Questions: Factor Demands and Substitution Elasticity

5 questions to test your understanding

Score: 0 / 5
Question 1 Multiple Choice

A government raises the minimum wage by 20%. A manufacturing firm uses labor and automated machinery as inputs. If the elasticity of substitution between labor and capital is high (σ ≈ 2), what is the most likely outcome?

AEmployment falls sharply as the firm substitutes toward capital, since high σ means inputs are easily swapped
BEmployment is largely unchanged because high σ means the firm is already using the optimal mix
CEmployment rises as higher wages attract more productive workers, increasing output
DEmployment falls slightly because high σ means the firm is locked into its current input mix
Question 2 Multiple Choice

A Leontief production function describes inputs that must be used in strictly fixed proportions (like a pilot and a plane). What is the elasticity of substitution for this technology?

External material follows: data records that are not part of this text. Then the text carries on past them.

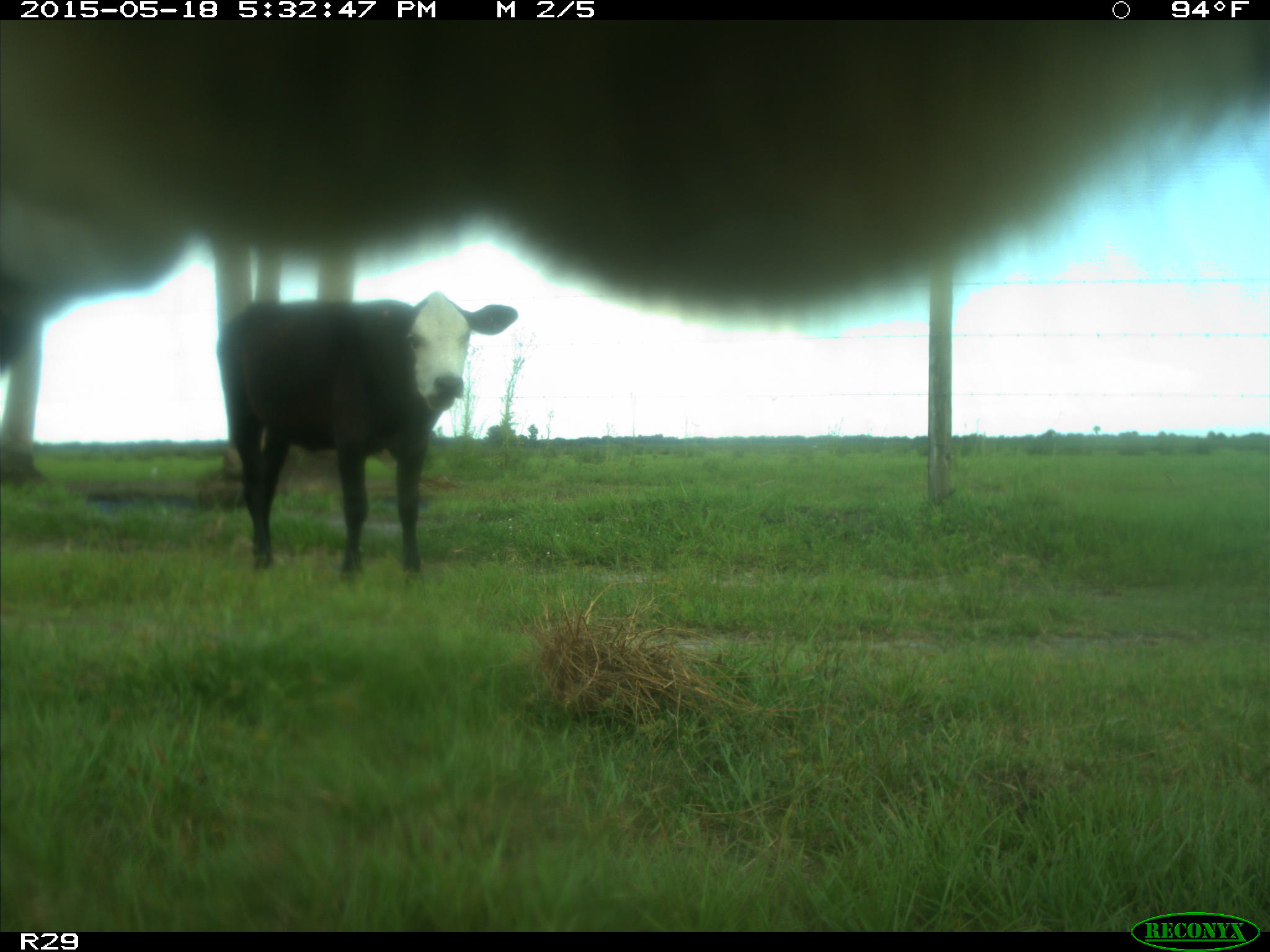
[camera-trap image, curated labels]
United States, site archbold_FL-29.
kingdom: Animalia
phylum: Chordata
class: Mammalia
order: Artiodactyla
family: Bovidae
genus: Bos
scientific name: Bos taurus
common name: domestic cow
Bos taurus (domestic cow).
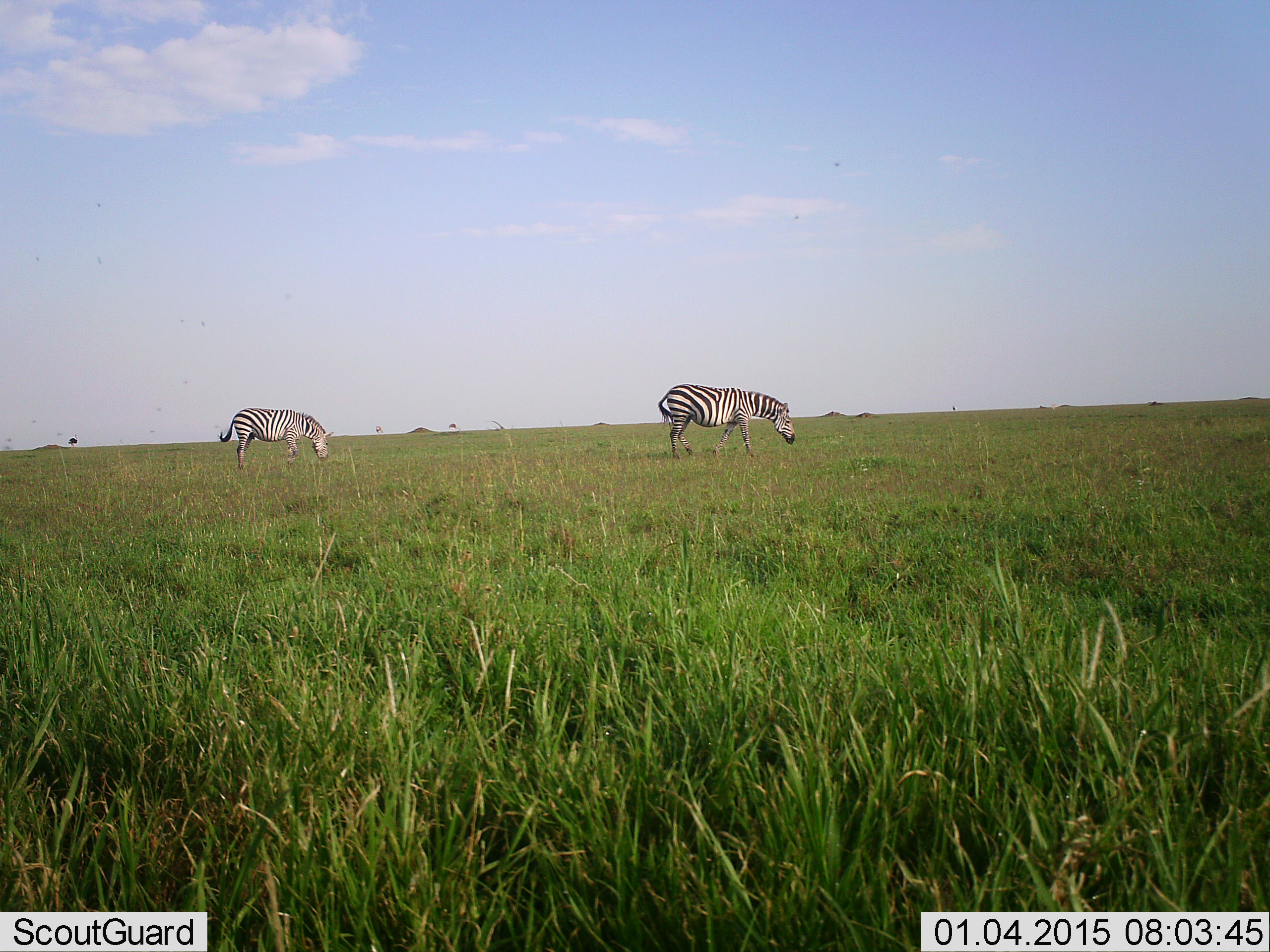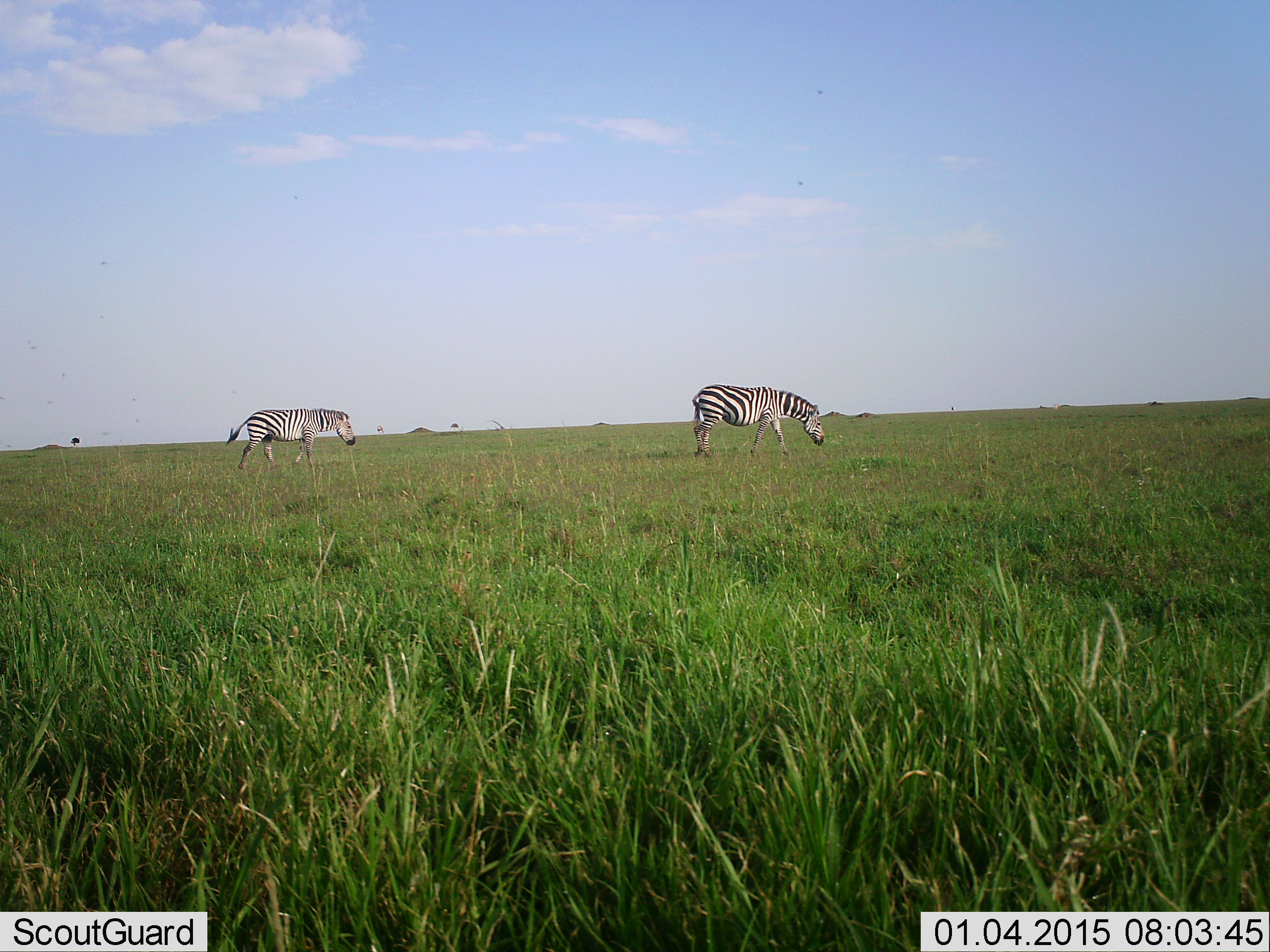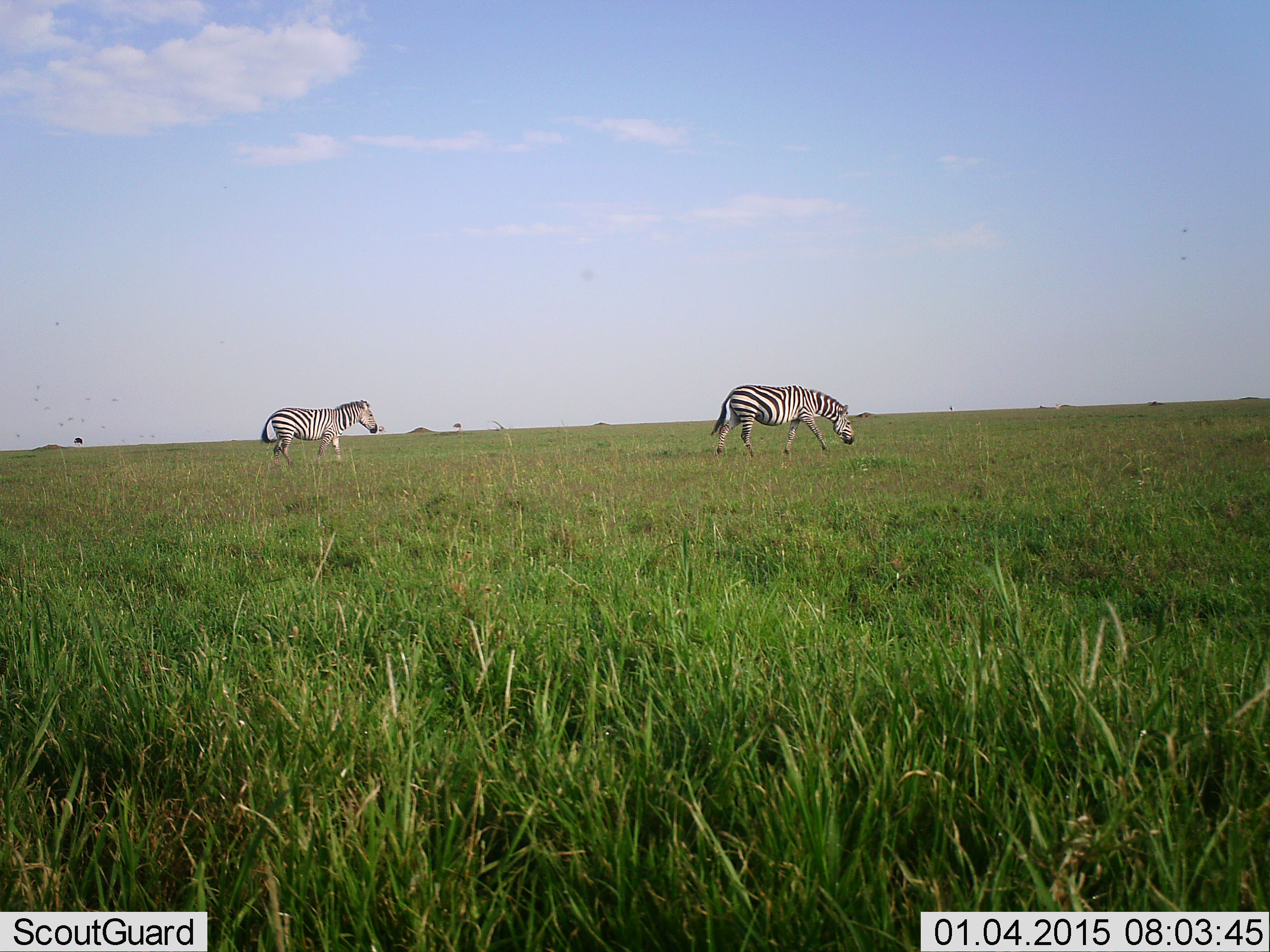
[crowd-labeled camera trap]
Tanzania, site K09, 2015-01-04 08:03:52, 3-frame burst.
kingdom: Animalia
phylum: Chordata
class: Mammalia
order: Perissodactyla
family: Equidae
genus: Equus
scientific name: Equus quagga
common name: plains zebra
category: zebra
Zebra (plains zebra) (Equus quagga), count 2. Behavior (volunteer vote fractions): standing 0%, resting 0%, moving 79%, interacting 0%. Young present (vote fraction): 0%. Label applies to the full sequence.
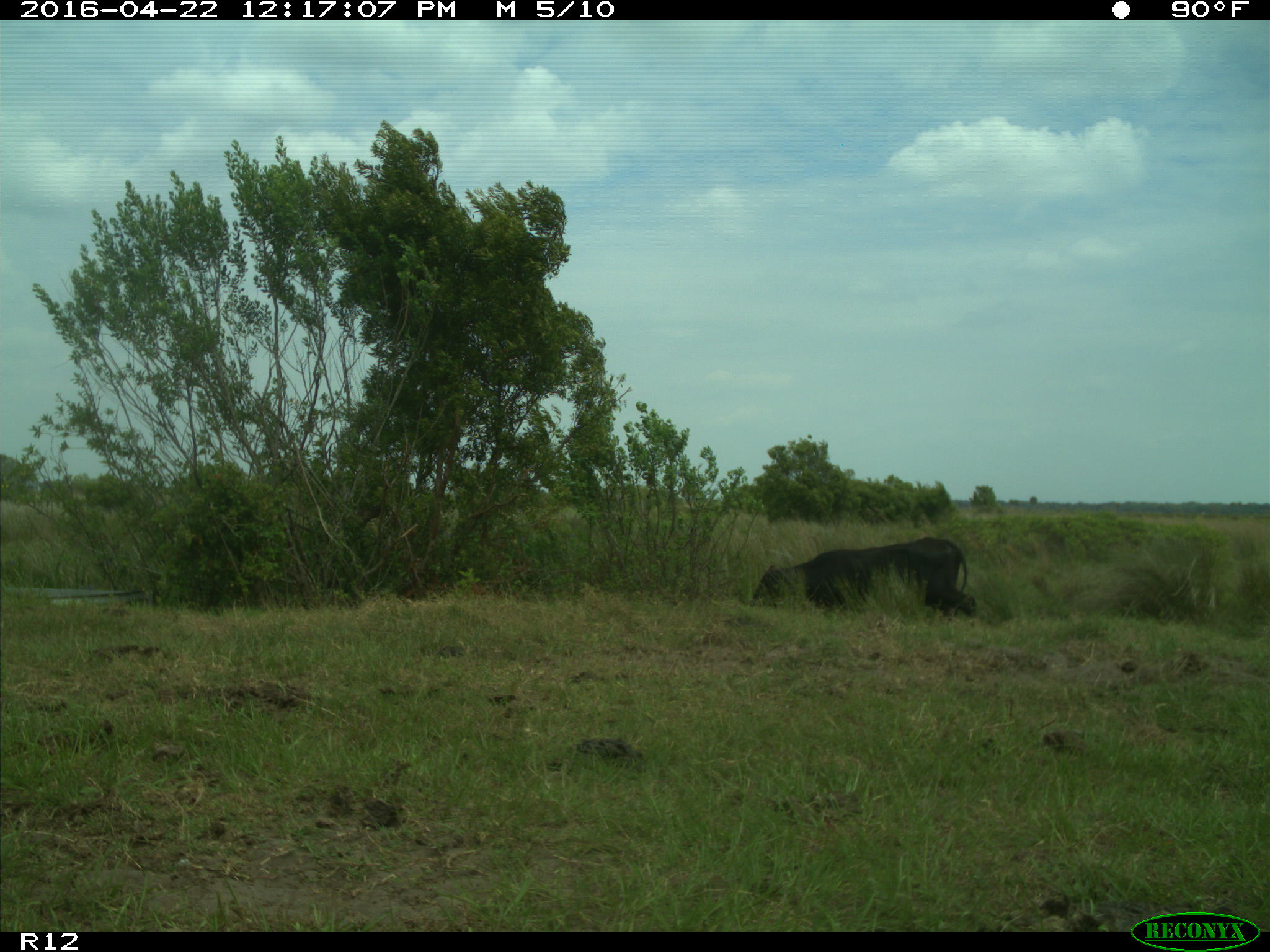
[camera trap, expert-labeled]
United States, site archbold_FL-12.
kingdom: Animalia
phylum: Chordata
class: Mammalia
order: Artiodactyla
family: Bovidae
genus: Bos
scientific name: Bos taurus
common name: domestic cow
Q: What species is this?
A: Bos taurus (domestic cow).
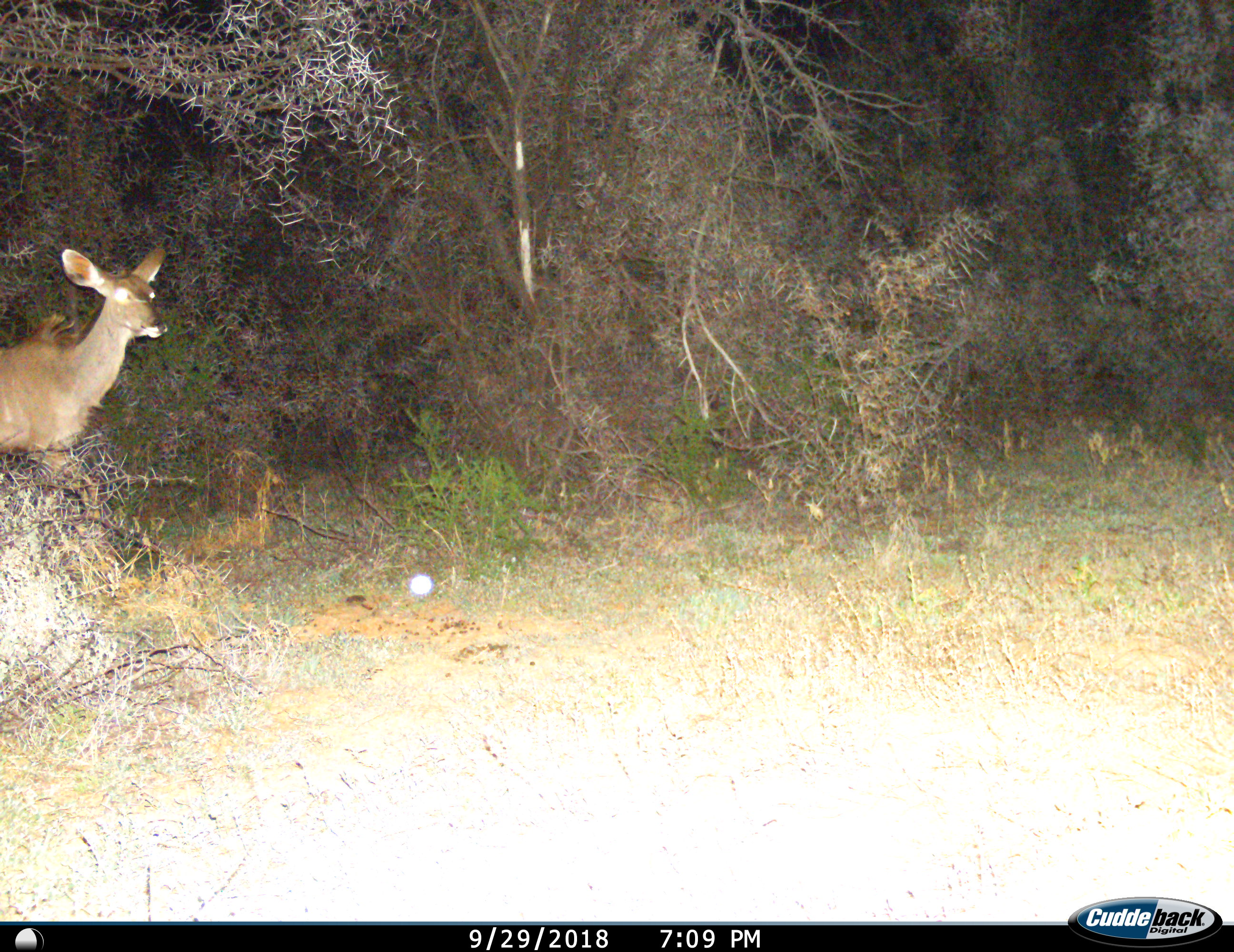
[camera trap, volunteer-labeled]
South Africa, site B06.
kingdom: Animalia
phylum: Chordata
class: Mammalia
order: Artiodactyla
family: Bovidae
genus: Tragelaphus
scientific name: Tragelaphus strepsiceros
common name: greater kudu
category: kudu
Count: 1.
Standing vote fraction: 20%.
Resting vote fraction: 0%.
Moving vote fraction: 80%.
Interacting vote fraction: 0%.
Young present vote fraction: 0%.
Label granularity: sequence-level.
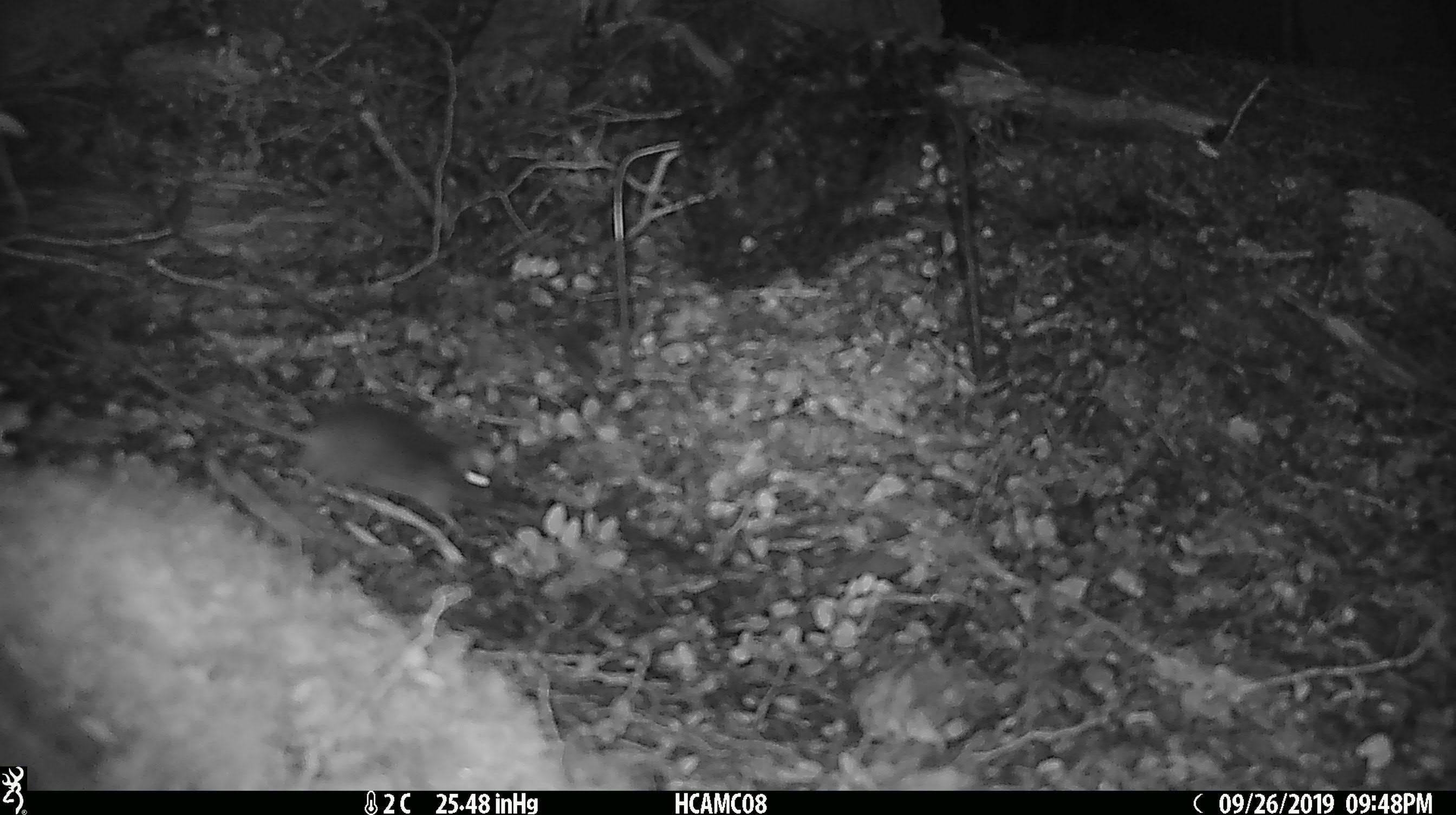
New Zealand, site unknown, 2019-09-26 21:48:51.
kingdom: Animalia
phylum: Chordata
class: Mammalia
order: Rodentia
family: Muridae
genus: Mus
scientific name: Mus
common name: mouse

Aσ = 1, because cost-minimizing firms always adjust input ratios proportionally to price ratios
Bσ = ∞, because the firm can always hire more pilots without needing more planes
Cσ = 0, because no matter how wages or rental costs change, the firm cannot alter its capital-labor ratio
Dσ > 1, because complementary inputs are more substitutable than independent inputs
Question 3 True / False

A Cobb-Douglas production function always has an elasticity of substitution equal to one, meaning a 10% increase in the wage-rental ratio causes exactly a 10% increase in the capital-labor ratio.

TTrue
FFalse
Question 4 True / False

If the elasticity of substitution between labor and capital is near zero, a large increase in the minimum wage will cause a large reduction in employment.

TTrue
FFalse
Question 5 Short Answer

A tax is imposed on capital income. Using the concept of substitution elasticity, explain how the ability to substitute between capital and labor determines who ultimately bears the burden of this tax.